子宮頸部を視診して,発赤,病変,または子宮口からの分泌物もしくは出血がないか確認する。トリコモナス腟炎の場合には,子宮頸部の外側に赤点斑や点状出血がみられることがある。子宮頸部パンチ生検用の鉗子またはアリス鉗子を用いて,ポリープ,潰瘍,キノコ状の腫瘤,疣贅など,あらゆる子宮頸部病変の生検が可能である。

腟鏡を挿入または抜去する際に,医師は腟の紅斑,びらん,潰瘍,癒着,または分泌物がないか確認すべきである。正常な腟分泌物は一般的に白色または透明で無臭であり,その量はわずかである。異常な腟分泌物は魚のような臭いがして,水っぽい灰色,泡状で黄緑色,またはチーズの凝乳に似ている粘稠な白色である場合がある。異常な腟分泌物に対しては,pH検査,臭気テスト,顕微鏡検査,真菌培養,淋菌感染症/クラミジア感染症のPCR検査,または腟炎に関する市販のスワブ検体の検査などの追加検査を行ってもよい。

子宮頸管および頸部外側から,ブラシおよびプラスチック製のへら,または子宮頸管および移行帯から同時に細胞を採取できる頸部サンプラーを用いて,パパニコロウ(Pap)検査用の検体を採取する。その検体を液状培地に入れて,細胞診およびヒトパピローマウイルスの検査のほか,ときに淋菌感染症クラミジア感染症トリコモナス症の検査に用いる細胞懸濁液を調製する。月経血もしくは他の出血,分泌物,または他の物質(例,腟剤)が子宮頸部を覆っている場合は,Pap検査用の検体を採取する前に,長い綿棒を用いて全て拭き取ることができる。

双合診

双合診とは,腟に2本の指を入れ,もう一方の手を下腹部に置いて,腟,子宮頸部,子宮,および卵巣を触診することである。卵管は,卵管腫瘤がある場合にのみ触知できる。

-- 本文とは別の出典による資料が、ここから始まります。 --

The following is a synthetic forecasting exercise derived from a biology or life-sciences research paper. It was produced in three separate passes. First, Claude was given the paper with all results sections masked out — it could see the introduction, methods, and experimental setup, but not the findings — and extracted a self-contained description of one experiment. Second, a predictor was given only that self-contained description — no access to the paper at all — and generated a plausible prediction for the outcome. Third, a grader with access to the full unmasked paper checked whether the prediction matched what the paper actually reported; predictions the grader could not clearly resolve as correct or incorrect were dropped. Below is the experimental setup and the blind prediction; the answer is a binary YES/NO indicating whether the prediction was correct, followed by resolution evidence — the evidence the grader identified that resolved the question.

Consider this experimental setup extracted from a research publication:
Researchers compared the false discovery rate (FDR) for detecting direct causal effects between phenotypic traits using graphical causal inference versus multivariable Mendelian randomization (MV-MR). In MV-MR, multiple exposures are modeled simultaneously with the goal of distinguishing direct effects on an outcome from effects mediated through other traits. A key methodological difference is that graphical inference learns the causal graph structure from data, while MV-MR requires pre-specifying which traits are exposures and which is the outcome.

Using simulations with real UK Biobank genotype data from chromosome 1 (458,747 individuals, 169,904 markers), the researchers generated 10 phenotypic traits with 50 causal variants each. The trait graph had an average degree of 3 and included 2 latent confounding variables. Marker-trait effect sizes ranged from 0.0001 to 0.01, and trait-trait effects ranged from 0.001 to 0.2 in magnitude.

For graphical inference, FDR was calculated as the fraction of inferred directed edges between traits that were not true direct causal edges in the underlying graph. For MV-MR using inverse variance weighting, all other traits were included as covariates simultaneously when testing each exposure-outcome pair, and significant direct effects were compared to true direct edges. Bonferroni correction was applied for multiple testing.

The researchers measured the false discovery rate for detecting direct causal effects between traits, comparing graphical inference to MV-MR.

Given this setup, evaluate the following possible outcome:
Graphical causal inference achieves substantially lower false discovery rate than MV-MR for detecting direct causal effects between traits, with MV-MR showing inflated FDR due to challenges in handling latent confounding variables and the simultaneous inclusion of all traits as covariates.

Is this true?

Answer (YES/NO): NO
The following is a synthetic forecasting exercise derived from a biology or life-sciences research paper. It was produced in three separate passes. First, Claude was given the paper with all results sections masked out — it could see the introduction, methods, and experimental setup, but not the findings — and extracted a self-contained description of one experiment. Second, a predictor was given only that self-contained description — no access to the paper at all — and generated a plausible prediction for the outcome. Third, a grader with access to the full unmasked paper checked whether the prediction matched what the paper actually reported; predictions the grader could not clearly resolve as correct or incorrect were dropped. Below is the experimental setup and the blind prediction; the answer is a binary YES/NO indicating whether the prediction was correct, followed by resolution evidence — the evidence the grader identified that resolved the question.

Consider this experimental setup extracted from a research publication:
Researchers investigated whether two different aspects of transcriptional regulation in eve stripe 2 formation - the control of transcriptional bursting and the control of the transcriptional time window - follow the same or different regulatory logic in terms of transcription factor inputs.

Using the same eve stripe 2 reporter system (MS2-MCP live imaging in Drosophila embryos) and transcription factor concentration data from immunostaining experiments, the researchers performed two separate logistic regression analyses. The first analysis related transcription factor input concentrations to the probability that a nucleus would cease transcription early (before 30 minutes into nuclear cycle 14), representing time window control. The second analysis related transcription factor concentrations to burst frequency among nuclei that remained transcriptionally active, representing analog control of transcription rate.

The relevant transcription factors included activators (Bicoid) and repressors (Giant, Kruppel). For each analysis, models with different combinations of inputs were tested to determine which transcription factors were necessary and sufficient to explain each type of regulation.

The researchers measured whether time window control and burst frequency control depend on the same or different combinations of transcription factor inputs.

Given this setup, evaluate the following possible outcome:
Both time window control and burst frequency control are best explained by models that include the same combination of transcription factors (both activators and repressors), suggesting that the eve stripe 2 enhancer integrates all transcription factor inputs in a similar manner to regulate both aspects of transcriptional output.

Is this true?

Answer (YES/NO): NO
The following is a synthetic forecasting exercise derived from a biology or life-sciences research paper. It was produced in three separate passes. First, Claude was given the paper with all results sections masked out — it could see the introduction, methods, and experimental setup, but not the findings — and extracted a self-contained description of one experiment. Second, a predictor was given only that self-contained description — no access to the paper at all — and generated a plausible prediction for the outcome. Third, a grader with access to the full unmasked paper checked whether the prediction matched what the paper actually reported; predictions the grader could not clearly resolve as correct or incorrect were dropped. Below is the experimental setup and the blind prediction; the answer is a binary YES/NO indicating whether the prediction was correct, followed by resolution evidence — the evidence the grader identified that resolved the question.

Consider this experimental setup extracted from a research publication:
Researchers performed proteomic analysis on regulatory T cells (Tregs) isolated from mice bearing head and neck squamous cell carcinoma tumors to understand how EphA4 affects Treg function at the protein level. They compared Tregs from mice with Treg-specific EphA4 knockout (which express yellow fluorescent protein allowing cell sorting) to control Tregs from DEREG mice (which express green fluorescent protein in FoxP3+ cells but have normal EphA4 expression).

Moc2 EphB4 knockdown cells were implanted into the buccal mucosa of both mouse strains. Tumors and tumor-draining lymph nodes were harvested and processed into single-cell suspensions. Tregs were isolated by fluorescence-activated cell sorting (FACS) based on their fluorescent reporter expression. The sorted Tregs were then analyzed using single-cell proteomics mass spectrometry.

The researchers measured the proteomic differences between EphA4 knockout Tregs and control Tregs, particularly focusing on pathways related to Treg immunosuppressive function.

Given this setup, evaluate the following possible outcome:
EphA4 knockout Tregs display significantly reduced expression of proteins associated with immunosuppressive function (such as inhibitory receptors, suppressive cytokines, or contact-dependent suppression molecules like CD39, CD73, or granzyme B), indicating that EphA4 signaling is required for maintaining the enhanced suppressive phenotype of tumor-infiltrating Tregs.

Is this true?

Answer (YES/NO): NO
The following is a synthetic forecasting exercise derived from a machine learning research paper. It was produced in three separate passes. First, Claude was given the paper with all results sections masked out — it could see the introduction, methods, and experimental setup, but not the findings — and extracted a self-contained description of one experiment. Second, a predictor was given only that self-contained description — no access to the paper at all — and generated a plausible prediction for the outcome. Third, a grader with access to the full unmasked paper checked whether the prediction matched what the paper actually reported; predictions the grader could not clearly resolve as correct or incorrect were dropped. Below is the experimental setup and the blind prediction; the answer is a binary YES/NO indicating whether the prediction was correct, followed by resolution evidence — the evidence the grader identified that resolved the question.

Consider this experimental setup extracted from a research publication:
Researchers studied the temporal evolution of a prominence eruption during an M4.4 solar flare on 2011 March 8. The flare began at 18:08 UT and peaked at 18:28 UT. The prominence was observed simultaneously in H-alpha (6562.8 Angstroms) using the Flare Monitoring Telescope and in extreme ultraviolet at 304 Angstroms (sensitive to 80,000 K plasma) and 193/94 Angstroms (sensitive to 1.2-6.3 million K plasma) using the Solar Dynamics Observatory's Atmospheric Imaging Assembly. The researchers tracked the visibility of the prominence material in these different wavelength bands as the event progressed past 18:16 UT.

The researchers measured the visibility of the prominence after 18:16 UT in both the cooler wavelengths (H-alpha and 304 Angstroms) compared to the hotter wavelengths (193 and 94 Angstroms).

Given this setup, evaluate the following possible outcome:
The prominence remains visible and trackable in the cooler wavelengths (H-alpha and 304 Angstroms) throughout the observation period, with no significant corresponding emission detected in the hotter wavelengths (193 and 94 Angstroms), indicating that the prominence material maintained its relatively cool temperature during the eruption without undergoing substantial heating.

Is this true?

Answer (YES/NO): NO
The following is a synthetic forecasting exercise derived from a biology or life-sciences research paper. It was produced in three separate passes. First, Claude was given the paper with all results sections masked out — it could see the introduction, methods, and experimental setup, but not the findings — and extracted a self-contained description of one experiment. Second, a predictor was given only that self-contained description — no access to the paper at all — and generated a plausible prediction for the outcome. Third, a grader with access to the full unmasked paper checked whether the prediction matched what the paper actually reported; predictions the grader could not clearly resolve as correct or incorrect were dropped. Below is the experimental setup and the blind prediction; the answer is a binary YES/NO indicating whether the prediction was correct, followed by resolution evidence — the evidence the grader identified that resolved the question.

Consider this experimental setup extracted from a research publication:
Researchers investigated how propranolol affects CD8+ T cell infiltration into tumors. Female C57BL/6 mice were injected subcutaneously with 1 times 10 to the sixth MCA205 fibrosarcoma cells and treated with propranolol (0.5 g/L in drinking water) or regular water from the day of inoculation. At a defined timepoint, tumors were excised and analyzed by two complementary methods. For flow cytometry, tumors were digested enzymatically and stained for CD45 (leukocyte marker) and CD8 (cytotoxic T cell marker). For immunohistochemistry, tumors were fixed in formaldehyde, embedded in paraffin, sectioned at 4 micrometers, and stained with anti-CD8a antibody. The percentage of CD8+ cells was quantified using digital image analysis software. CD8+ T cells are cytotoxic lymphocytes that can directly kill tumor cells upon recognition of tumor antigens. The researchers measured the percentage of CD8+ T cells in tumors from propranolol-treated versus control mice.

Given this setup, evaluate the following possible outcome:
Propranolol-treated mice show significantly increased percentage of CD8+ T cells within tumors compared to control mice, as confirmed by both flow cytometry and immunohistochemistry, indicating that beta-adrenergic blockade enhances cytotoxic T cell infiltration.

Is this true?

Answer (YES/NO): NO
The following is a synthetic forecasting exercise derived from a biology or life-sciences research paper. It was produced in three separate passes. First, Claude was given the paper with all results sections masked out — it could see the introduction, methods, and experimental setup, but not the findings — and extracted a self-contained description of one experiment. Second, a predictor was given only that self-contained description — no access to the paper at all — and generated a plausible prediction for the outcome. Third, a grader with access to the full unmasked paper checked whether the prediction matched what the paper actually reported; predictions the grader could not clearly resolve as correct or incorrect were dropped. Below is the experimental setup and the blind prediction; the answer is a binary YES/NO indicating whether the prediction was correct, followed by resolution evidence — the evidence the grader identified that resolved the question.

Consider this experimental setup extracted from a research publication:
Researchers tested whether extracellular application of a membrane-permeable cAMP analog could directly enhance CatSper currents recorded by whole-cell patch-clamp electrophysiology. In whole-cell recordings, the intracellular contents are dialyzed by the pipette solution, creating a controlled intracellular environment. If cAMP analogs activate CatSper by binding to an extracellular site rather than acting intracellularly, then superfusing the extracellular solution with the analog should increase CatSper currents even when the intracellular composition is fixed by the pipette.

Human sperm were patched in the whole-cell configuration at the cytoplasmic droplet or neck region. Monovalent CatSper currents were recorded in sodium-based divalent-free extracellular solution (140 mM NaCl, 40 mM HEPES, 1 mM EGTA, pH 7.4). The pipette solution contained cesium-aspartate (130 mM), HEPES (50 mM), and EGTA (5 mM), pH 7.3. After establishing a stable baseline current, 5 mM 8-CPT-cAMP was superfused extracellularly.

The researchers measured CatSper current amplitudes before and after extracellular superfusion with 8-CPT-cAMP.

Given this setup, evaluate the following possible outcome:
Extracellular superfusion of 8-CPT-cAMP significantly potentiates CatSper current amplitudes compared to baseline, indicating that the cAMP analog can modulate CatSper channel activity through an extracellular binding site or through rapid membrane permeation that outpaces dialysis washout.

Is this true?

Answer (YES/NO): YES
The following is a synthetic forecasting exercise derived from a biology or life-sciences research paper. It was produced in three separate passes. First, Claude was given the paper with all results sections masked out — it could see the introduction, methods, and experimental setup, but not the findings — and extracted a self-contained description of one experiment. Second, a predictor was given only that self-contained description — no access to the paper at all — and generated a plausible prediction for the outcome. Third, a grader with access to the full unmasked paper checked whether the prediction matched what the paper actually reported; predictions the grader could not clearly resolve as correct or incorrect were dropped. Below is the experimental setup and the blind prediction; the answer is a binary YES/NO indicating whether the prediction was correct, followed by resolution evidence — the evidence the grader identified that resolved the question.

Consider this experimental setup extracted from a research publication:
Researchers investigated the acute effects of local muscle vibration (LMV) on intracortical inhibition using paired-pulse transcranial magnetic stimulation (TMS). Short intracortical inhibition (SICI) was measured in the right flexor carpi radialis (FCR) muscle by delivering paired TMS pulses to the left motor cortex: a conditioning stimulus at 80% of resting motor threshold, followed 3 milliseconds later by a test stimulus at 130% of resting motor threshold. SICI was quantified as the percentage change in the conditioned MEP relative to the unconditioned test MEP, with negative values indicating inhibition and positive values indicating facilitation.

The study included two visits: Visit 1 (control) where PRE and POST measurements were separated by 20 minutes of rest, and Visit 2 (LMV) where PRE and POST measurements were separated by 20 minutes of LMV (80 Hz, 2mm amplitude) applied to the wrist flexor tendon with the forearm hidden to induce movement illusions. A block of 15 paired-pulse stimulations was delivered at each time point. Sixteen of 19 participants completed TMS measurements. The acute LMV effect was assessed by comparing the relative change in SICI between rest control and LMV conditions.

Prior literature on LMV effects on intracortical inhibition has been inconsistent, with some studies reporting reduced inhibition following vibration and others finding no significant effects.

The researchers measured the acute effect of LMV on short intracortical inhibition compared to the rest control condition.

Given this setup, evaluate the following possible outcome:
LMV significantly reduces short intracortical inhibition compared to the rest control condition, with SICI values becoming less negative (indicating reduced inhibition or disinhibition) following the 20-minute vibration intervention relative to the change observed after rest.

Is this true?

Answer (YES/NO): NO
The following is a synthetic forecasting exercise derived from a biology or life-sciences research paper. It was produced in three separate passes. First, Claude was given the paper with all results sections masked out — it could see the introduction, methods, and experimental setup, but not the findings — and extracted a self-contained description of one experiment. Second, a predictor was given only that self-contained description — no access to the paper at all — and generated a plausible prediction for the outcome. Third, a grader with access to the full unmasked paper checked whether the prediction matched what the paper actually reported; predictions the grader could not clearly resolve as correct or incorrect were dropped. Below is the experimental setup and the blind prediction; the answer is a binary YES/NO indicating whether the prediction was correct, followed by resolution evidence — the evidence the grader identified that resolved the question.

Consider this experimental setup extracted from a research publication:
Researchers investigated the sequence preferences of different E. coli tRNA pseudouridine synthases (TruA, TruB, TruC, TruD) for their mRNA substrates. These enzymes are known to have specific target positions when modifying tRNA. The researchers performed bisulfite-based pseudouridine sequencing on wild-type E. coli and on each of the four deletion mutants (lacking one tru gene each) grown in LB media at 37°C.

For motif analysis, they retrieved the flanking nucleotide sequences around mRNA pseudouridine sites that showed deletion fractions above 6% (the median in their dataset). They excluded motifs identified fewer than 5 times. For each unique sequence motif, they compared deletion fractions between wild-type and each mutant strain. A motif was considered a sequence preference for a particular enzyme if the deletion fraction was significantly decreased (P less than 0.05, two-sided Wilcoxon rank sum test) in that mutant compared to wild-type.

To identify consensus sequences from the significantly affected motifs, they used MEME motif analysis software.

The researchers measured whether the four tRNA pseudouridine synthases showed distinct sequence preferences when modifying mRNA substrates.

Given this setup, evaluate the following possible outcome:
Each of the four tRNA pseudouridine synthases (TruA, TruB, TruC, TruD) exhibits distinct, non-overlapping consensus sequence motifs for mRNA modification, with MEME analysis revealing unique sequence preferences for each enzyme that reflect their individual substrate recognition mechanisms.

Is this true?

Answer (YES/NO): NO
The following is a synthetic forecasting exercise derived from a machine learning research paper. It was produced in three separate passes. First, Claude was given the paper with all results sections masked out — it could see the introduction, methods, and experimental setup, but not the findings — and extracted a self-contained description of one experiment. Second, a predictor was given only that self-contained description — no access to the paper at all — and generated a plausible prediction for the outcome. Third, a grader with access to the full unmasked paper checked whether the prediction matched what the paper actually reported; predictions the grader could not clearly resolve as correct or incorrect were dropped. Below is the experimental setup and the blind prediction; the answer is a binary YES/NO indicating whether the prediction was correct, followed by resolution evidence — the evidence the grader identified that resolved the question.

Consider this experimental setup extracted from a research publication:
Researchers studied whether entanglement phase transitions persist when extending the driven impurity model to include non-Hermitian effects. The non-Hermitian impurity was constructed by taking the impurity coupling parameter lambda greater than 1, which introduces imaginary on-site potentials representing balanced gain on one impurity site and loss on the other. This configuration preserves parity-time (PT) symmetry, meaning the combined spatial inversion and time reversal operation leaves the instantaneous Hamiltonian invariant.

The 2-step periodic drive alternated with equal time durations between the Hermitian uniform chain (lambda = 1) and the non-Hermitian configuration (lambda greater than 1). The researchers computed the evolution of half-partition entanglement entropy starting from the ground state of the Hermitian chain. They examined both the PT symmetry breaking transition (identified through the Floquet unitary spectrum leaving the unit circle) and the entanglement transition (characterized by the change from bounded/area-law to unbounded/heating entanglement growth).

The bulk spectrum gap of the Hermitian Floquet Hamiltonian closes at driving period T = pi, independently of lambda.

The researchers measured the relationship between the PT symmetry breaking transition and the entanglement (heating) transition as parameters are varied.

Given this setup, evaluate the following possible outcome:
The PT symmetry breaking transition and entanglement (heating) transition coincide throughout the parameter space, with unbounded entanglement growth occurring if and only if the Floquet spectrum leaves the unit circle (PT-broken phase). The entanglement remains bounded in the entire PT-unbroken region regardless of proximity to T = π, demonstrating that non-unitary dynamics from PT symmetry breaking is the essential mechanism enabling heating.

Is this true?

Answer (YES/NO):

利き手の人指し指と中指を腟内の頸部直下に挿入する。もう片方の手を恥骨結合の真上に置き愛護的に押して,子宮および可能であれば卵巣の大きさ,位置,硬さ,可動性を確認する。正常な子宮はおよそ7cm x 5cm x 3cmの大きさで前方へ傾いている(前傾)が,様々な度合いで後方に傾いている(後傾)こともある。また子宮は一定の角度で前方(前屈)または後方(後屈)に屈曲していることもある。

子宮は正常な場合,可動性があり,硬く,表面平滑な臓器であるが,不整な場合には子宮筋腫(平滑筋腫)を示唆する。子宮が固定されている場合は,子宮内膜症,過去の手術,または感染による癒着が示唆されることがある。後方のダグラス窩または仙骨子宮靱帯に沿って触知できる結節がある場合は,子宮内膜症が示唆されることがある。

正常では,卵巣は若年女性で約2cm x 3cmの大きさであり,閉経後女性では触知できない。卵巣の腫大または付属器腫瘤であれば触知できることがある。付属器の圧痛は,出血性卵巣嚢胞の破裂,異所性妊娠卵巣または付属器の捻転,卵管卵巣膿瘍,急性または慢性の骨盤内炎症性疾患でみられるほか,まれではあるが,盲腸後虫垂に虫垂炎を来した患者では右側に圧痛がみられることがある。卵巣嚢胞,卵巣腫瘍,または有茎性筋腫は,出血性の変化がある場合,圧痛を伴うことがある。

頸部を左右に愛護的に動かしたときに著明な痛み(頸部移動痛)を認める場合は,骨盤内炎症が考えられ,この痛みは骨盤内炎症性疾患の診断基準の1つである。

腟直腸診

双合診の後,適応がある場合は,診察者は腟に人指し指,直腸に中指を挿入して,直腸腟中隔を触診する。腟直腸診で卵巣腫瘤が発見されることがある。